→ ENTRIES SUPPLIED:

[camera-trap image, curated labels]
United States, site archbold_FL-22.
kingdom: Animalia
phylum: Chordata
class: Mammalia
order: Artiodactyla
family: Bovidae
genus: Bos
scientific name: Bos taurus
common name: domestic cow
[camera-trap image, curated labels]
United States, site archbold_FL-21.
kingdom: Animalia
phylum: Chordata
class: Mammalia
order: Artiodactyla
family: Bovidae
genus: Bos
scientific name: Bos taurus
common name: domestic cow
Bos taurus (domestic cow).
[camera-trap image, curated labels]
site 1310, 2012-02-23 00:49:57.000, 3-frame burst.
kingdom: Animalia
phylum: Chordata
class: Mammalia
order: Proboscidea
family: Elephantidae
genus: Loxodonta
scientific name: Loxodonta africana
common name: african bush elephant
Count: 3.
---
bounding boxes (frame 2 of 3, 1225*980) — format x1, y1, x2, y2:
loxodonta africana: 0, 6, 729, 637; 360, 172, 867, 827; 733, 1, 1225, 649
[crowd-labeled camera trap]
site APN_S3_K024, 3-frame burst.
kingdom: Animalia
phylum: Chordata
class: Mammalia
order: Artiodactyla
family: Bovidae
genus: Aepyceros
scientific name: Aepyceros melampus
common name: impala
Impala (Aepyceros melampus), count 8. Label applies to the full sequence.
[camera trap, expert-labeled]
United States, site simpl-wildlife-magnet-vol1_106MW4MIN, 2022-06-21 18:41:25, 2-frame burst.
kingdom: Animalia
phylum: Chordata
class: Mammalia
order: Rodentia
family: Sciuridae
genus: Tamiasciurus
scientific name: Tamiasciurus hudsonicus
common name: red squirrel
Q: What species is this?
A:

→ WHAT IS BEING ASKED:
Retype all of the material above. Do not alter a single word.

→ EXPECTED ANSWER:
[camera-trap image, curated labels]
United States, site archbold_FL-22.
kingdom: Animalia
phylum: Chordata
class: Mammalia
order: Artiodactyla
family: Bovidae
genus: Bos
scientific name: Bos taurus
common name: domestic cow
[camera-trap image, curated labels]
United States, site archbold_FL-21.
kingdom: Animalia
phylum: Chordata
class: Mammalia
order: Artiodactyla
family: Bovidae
genus: Bos
scientific name: Bos taurus
common name: domestic cow
Bos taurus (domestic cow).
[camera-trap image, curated labels]
site 1310, 2012-02-23 00:49:57.000, 3-frame burst.
kingdom: Animalia
phylum: Chordata
class: Mammalia
order: Proboscidea
family: Elephantidae
genus: Loxodonta
scientific name: Loxodonta africana
common name: african bush elephant
Count: 3.
---
bounding boxes (frame 2 of 3, 1225*980) — format x1, y1, x2, y2:
loxodonta africana: 0, 6, 729, 637; 360, 172, 867, 827; 733, 1, 1225, 649
[crowd-labeled camera trap]
site APN_S3_K024, 3-frame burst.
kingdom: Animalia
phylum: Chordata
class: Mammalia
order: Artiodactyla
family: Bovidae
genus: Aepyceros
scientific name: Aepyceros melampus
common name: impala
Impala (Aepyceros melampus), count 8. Label applies to the full sequence.
[camera trap, expert-labeled]
United States, site simpl-wildlife-magnet-vol1_106MW4MIN, 2022-06-21 18:41:25, 2-frame burst.
kingdom: Animalia
phylum: Chordata
class: Mammalia
order: Rodentia
family: Sciuridae
genus: Tamiasciurus
scientific name: Tamiasciurus hudsonicus
common name: red squirrel
Q: What species is this?
A:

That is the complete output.